Когда он проснулся, то понял, что лежит на заднем сиденье автомобиля, что автомобиль едет и что играет Шуберт, и позволил себе найти в этом успокоение, зацепиться за что-то знакомое в незнакомой ситуации, в чужой машине, которую вел чужой человек, чужак, которого он от слабости даже не мог толком рассмотреть, чужак, который вез его сквозь чужой пейзаж в неизвестном направлении. Когда он снова проснулся, он находился в комнате, в гостиной; оглядевшись, он увидел диван, на котором лежал, кофейный столик перед диваном, два кресла, каменный камин, все в коричневых тонах. Он встал, все еще шатаясь, но уже не так сильно, и в этот момент заметил, что в дверном проеме стоит мужчина, ростом немного меньше его самого, худой, но с брюшком и по-женски широкими бедрами. Он глядел сквозь очки с полоской черного пластика наверху, но без оправы с нижней стороны, а волосы его были подстрижены в тонзуру очень короткой и мягкой шерсти, как норковый мех.

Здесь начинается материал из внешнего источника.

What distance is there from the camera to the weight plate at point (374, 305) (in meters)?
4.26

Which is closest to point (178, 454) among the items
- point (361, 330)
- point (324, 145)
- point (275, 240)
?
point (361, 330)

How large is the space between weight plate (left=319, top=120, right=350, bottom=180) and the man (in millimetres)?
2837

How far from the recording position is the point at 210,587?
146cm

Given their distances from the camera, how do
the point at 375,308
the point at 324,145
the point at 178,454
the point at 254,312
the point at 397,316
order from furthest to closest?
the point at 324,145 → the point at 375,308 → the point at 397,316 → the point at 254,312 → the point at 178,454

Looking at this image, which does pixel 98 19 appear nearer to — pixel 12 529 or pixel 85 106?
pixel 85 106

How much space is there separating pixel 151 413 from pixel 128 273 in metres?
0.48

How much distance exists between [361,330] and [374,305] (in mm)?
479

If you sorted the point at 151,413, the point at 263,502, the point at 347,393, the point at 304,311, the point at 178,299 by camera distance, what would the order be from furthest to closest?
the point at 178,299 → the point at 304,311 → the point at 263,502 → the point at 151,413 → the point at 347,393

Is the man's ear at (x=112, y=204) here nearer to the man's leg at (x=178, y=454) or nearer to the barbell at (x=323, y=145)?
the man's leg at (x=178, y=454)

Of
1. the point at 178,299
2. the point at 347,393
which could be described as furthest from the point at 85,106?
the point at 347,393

— Иди на кухню и съешь чего-нибудь, — сказал мужчина тихим, бесцветным голосом, и он медленно поплелся за ним на кухню, которая, за исключением плитки и стен, тоже была выдержана в коричневых тонах: коричневый стол, коричневые ящики, коричневые стулья. Он сел на стул в торце стола, и мужчина поставил перед ним тарелку с гамбургером и картошкой фри и стакан молока.

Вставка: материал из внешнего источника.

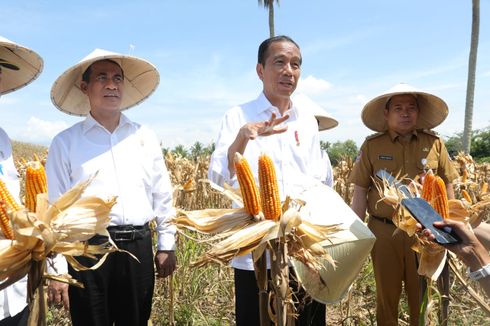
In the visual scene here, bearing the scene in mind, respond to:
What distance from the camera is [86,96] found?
3.19m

— У меня обычно не бывает гамбургеров, — сказал мужчина и посмотрел на него.
Он не знал, что на это ответить.
— Спасибо, — сказал он, и мужчина кивнул.
— Ешь, — сказал он и сел напротив, во главе стола, глядя на него. В обычных обстоятельствах он бы смутился, но сейчас был слишком голоден.

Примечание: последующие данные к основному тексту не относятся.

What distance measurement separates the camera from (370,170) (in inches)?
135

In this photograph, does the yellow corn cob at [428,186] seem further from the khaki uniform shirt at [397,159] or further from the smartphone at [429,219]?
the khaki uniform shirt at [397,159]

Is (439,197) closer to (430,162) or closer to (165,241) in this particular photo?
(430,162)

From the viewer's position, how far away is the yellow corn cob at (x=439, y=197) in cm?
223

Поев, он отодвинулся от стола и снова поблагодарил, и мужчина снова кивнул, но ничего не сказал.
— Ты проститутка, — сказал после паузы мужчина, и он покраснел, глядя на полированную коричневую древесину стола.
— Да, — признал он.
Мужчина издал короткий тихий звук, посопев носом, и спросил:
— Давно ты стал проституткой? — Но он не мог ему ответить и молчал. — Ну? — спросил тот. — Два года? Пять лет? Десять? Всю свою жизнь? — В его голосе сквозило раздражение или что-то очень похожее, но говорил он мягко и не повышал голос.
— Пять лет, — сказал он, и мужчина снова издал короткий звук.
— У тебя венерическое заболевание, — сказал мужчина, — это заметно по запаху.
И он съежился, опустил голову и кивнул.
Мужчина вздохнул.
— Ну, — сказал он, — тебе повезло, потому что я доктор и у меня есть кое-какие антибиотики. — Он встал, подошел к одному из шкафов, вернулся с баночкой из оранжевого пластика и вынул из нее таблетку.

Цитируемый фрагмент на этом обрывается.